=== PROVIDED PASSAGE ===

Duck, Goose

I have spent much of the summer playing Duck, Duck, Goose.

 

Unlike the local kiddie pool, which is all chaos and concrete, Duck, Duck Goose offers us a balance of mayhem and order, conflict and resolution. And in doing so, the game provides us with a glimpse into the foundations of narrative.

 

Everyone sits calmly in a circle, as one child walks around tapping the others on their head, chanting, duck, duck, duck, until a well-timed goose leads to a great chase. Sometimes the ducker takes the goose’s seat; sometimes the ducker ends up in the pickle. Then come’s the return to calm and order, everyone sitting criss-cross-applesauce, as a new round begins.

 

It’s the set up of every sit-com I ever watched as a kid.

=== STORED ROWS ===

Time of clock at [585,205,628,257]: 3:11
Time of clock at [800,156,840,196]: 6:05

===
=== STORED ROWS ===

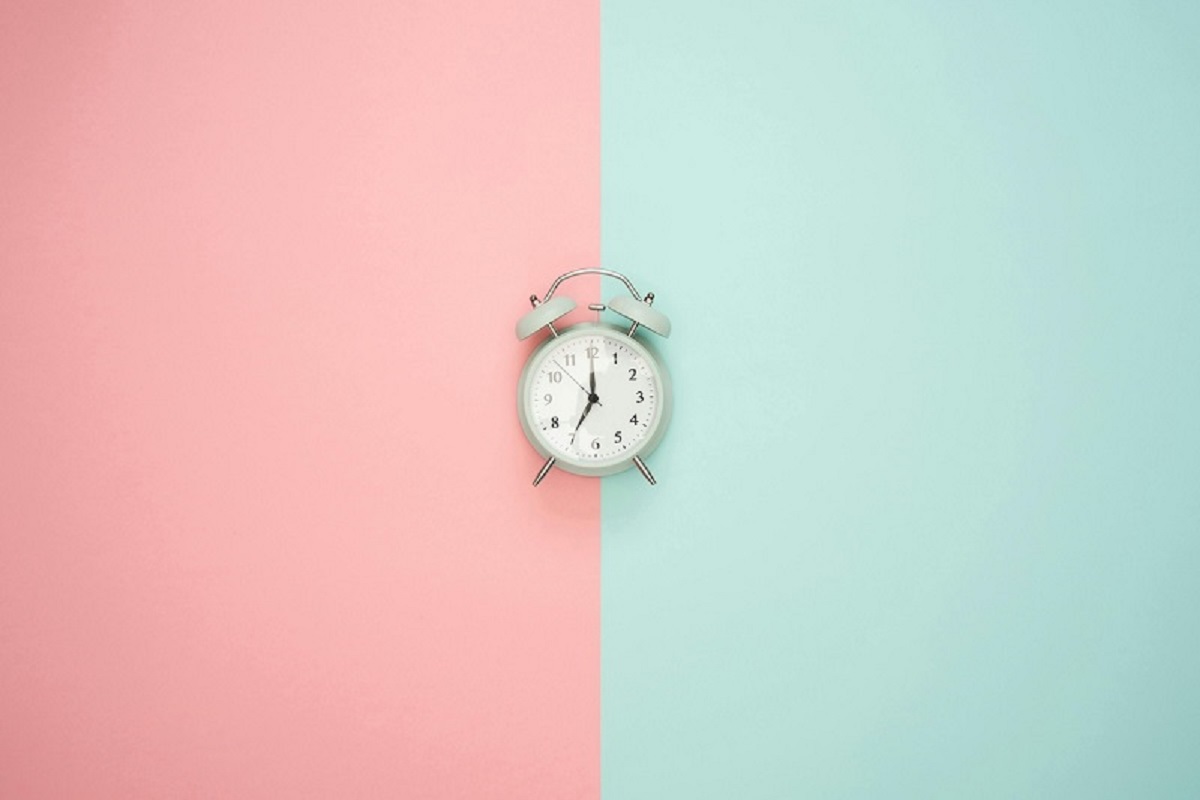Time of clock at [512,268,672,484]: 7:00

===
=== STORED ROWS ===

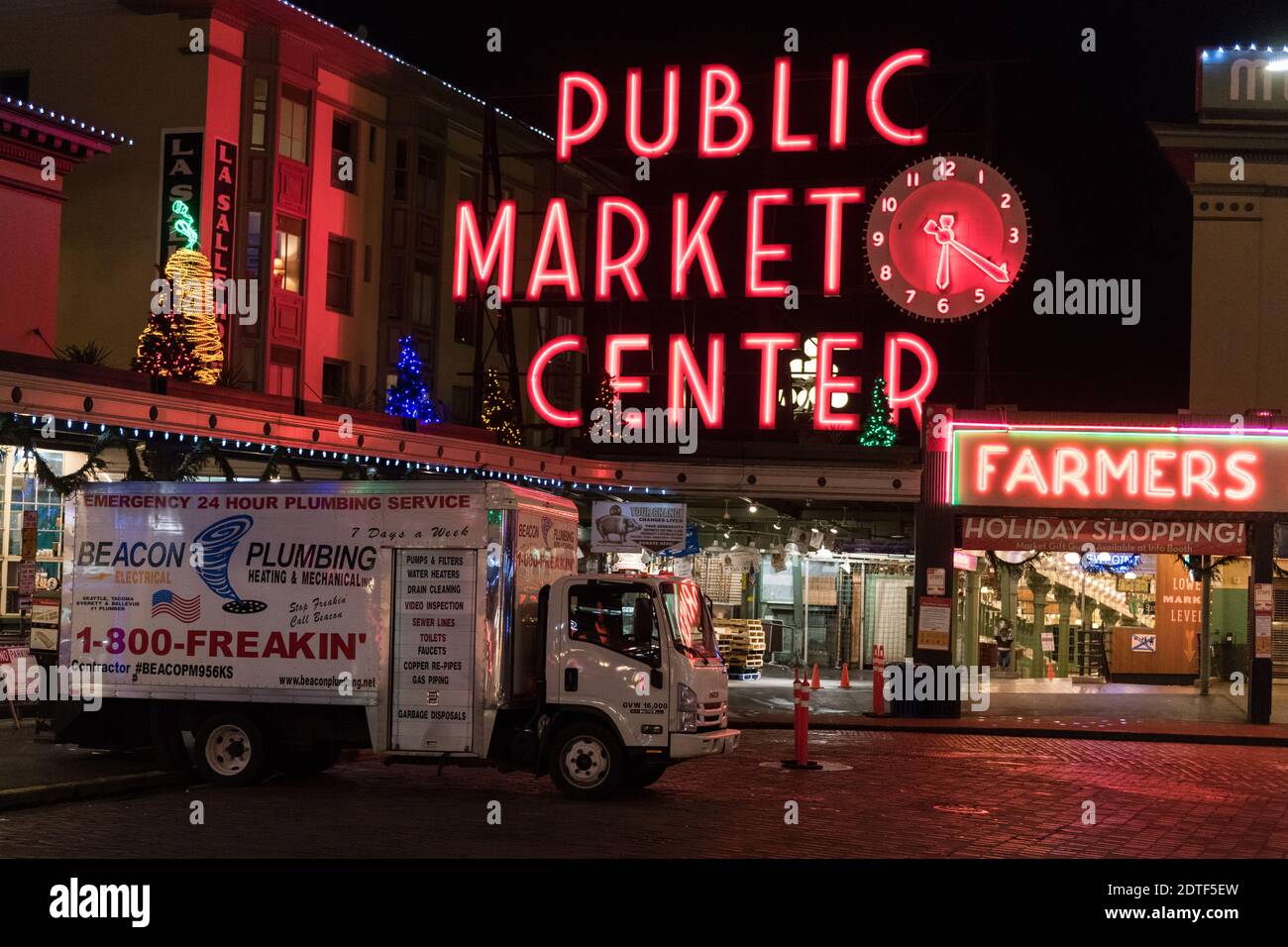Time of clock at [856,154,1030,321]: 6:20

===

PROBLEM STATEMENT:
Answer these questions from the text about Duck, Duck, Goose:
1. How has the writer spent much of the summer?
2. What two things is the local kiddie pool said to be all?
3. What does the child walking around the circle chant?
Use only the text about Duck, Duck, Goose to answer, not the records.

RESULT OF THIS EXERCISE:
1. Playing Duck, Duck, Goose.
2. Chaos and concrete.
3. Duck, duck, duck.